100年以上生きる時代に備えるための教科書・・・【あなたの人生が最高に輝く時(77)】
100年ライフの時代
『LIFE SHIFT――100年時代の人生戦略』(リンダ・グラットン、アンドリュー・スコット著、池村千秋訳、東洋経済新報社)の基底には、人々が100年以上生きる可能性が高い時代が間もなくやって来るという認識が横たわっている。
長寿化の恩恵
長寿化の恩恵に最大限浴するには、どうすればいいのか。今すぐに人生の計画を修正し、行動を起こせとアドヴァイスしている。延長される将来を見通してしっかり準備すれば、長寿を厄災ではなく、恩恵にできる、長寿化は、私たちに多くの可能性と多くの時間をもたらすというのだ。「人生が長くなれば、非常に多くの胸躍る可能性が生まれる。使える時間が増えるし、生かせるチャンスも増える。追求できるアンデンティティの数も増える」。そして、長寿化への対応の核心は、増えた時間をどのように活用し、構成するかということだ。
3ステージからマルチステージへ
増える膨大な時間をどのように使えばいいのか、どのように人生を組み立てればいいのか。20世紀は、人生を教育→仕事→引退という3つのステージに分け、この順番でステップを踏むという考え方が定着していた。100年ライフの時代は、マルチステージの人生が可能となる。例えば、生涯に2つ、もしくは3つのキャリアを持てるようになる。先ず、金銭面を最も重視して長時間労働を行い、次は、家庭とのバランスを優先させたり、社会への貢献を軸に生活を組み立てるといったケースが考えられるだろう。マルチステージを選択すると、老いて生きる期間が単に長くなるのではなく、若々しく生きる期間が長くなるのである。

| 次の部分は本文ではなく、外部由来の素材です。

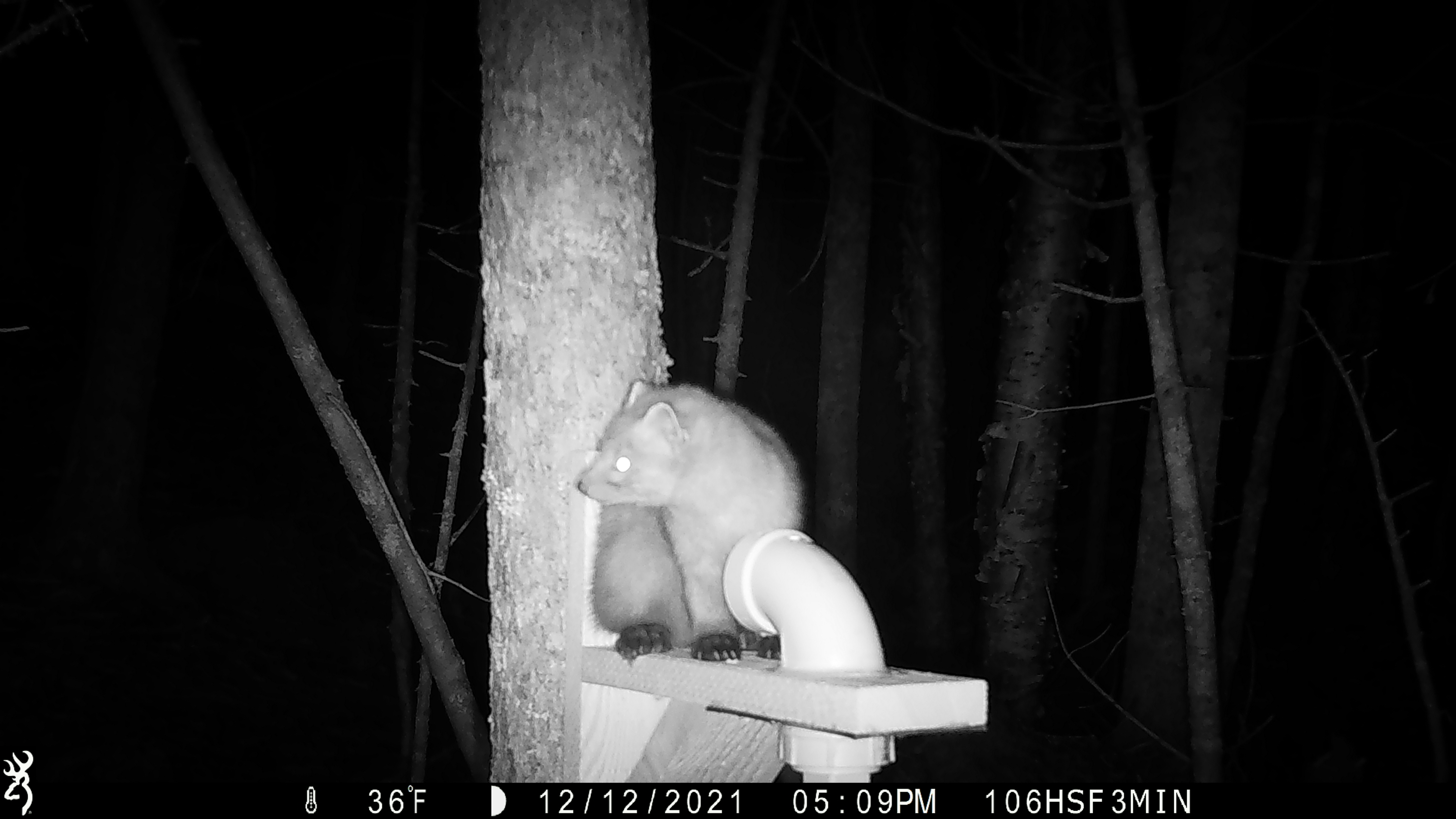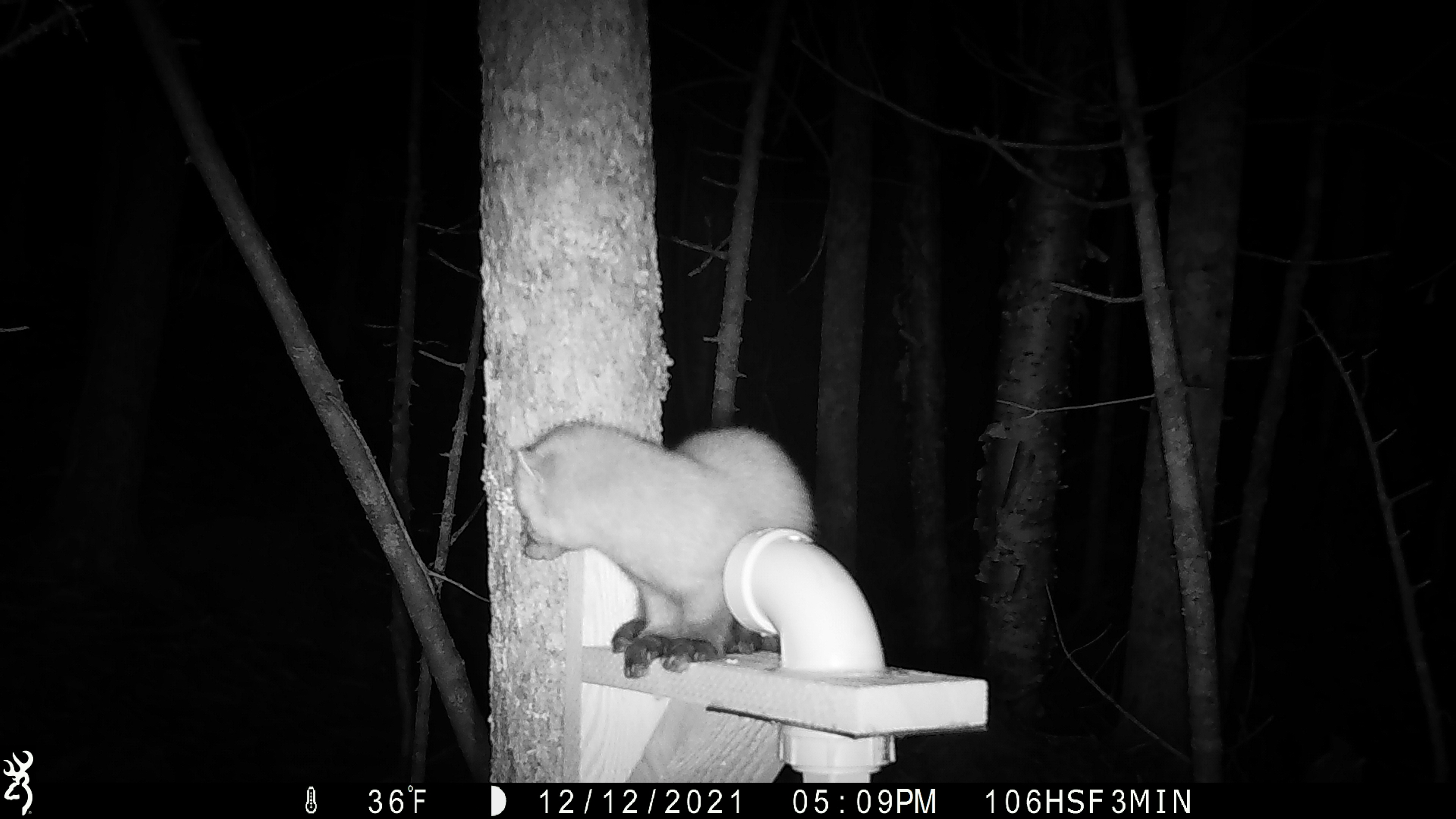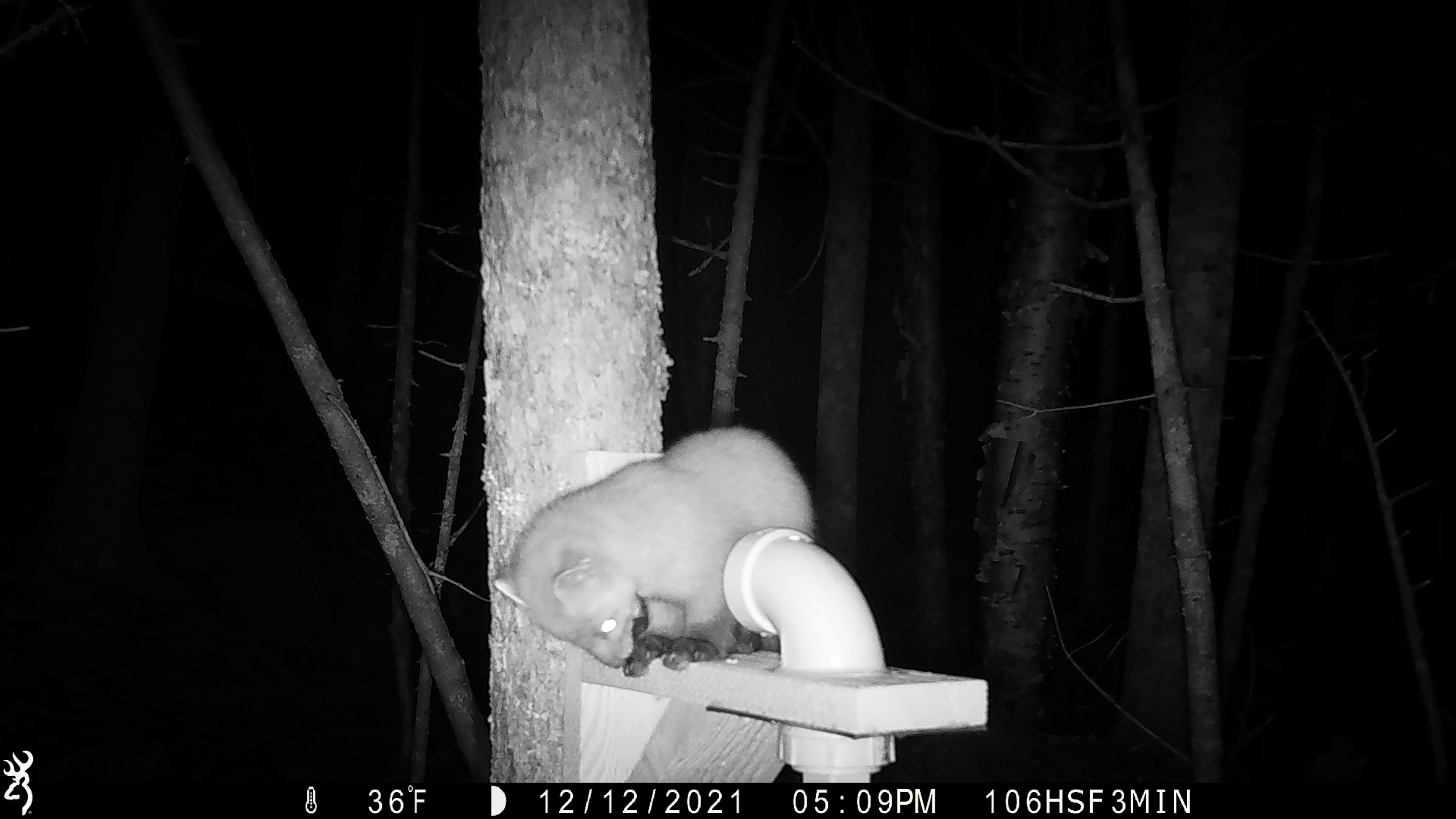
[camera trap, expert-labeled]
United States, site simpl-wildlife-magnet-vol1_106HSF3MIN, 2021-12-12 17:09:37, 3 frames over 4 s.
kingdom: Animalia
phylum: Chordata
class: Mammalia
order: Carnivora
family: Mustelidae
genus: Martes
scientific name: Martes americana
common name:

100年ライフの恩恵の一つは、余暇時間の使い方を見直し、消費とレクリエーション(娯楽)の比重を減らし、自分への投資と、新しいステージに向けた自己のリ・クリエーション(再創造)の比重を増やせることだ。
見えない資産
充実した人生を送りたければ、よく考えて計画を立て、金銭的要素と非金銭的要素、経済的要素と心理的要素、理性的要素と感情的要素のバランスを取ることが必要である。100年ライフでは、お金の問題に適切に対応することが不可欠だが、お金が最も重要な資源だと誤解してはならない。家族、友人関係、精神の健康、幸福なども極めて重要な要素だということを忘れるべきではない。
見えない資産、お金に換算できないものの重視が、本書の特徴の一つとなっている。「無形の資産は、私たちの人生のあらゆる側面できわめて大きな役割を果たしている。お金は確かに重要だが、ほとんどの人はそれ自体を目的にしていない。私たちがお金を稼ぐのは、それと交換にさまざまなものが得られるからだ。私たちはたいてい、やさしい家族、素晴らしい友人、高度なスキルと知識、肉体的・精神的な健康に恵まれた人生を『よい人生』と考える。これらはすべて無形の資産だ。長く生鮮的な人生を築くために、有形の金銭的資産と同じくらい、無形の資産も重要だということは、誰もが納得できるだろう。・・・無形の資産は、それ自体として価値があることに加えて、有形の金銭的資産の形成を助けるという点で、長く生産的な人生を送るためのカギを握る要素なのだ。よい人生を生きたければ、有形と無形の両方の資産を充実させ、両者のバランスを取り、相乗効果を生み出す必要がある」。
本書は、若い世代はもちろん、壮年層、老年層にとっても、重要な指針を与えてくれることだろう。